▶ Data lines:
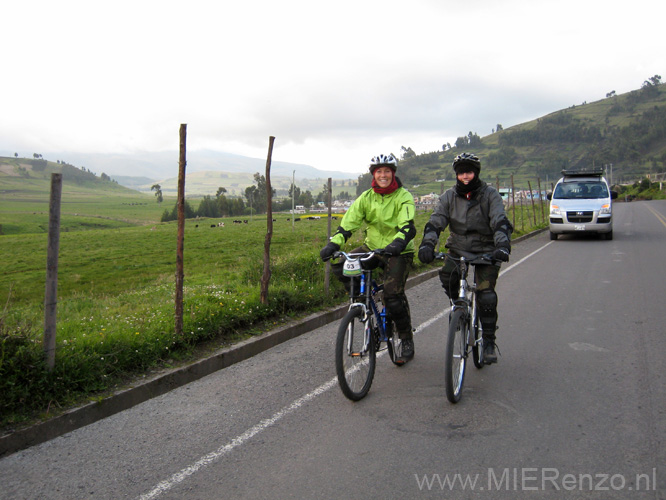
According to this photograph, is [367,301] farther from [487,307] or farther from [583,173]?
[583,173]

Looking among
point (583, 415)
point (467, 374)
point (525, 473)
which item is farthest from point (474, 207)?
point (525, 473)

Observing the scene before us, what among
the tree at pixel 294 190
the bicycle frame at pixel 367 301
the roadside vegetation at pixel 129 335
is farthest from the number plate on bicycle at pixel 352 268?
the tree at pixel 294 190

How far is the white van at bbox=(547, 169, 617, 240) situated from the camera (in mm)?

==

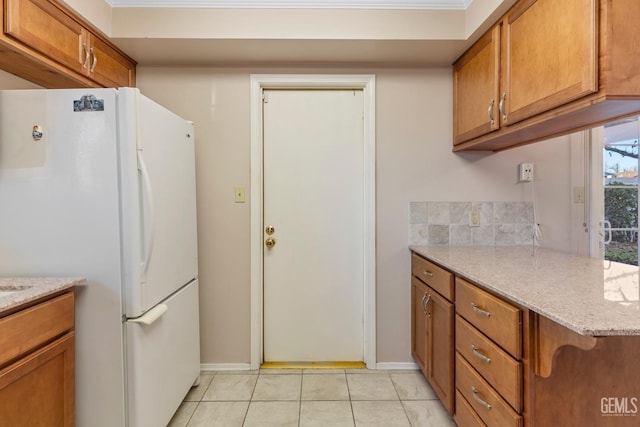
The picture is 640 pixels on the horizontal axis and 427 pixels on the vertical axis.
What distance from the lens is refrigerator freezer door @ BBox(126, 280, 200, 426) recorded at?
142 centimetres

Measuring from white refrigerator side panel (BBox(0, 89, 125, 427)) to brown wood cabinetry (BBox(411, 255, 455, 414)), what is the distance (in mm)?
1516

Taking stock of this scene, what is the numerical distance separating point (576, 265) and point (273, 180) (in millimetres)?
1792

▶ Short exercise: Count the lines in the rows above that contain the string "scene", matching case exactly, and give only the number.

▶ Exercise response: 2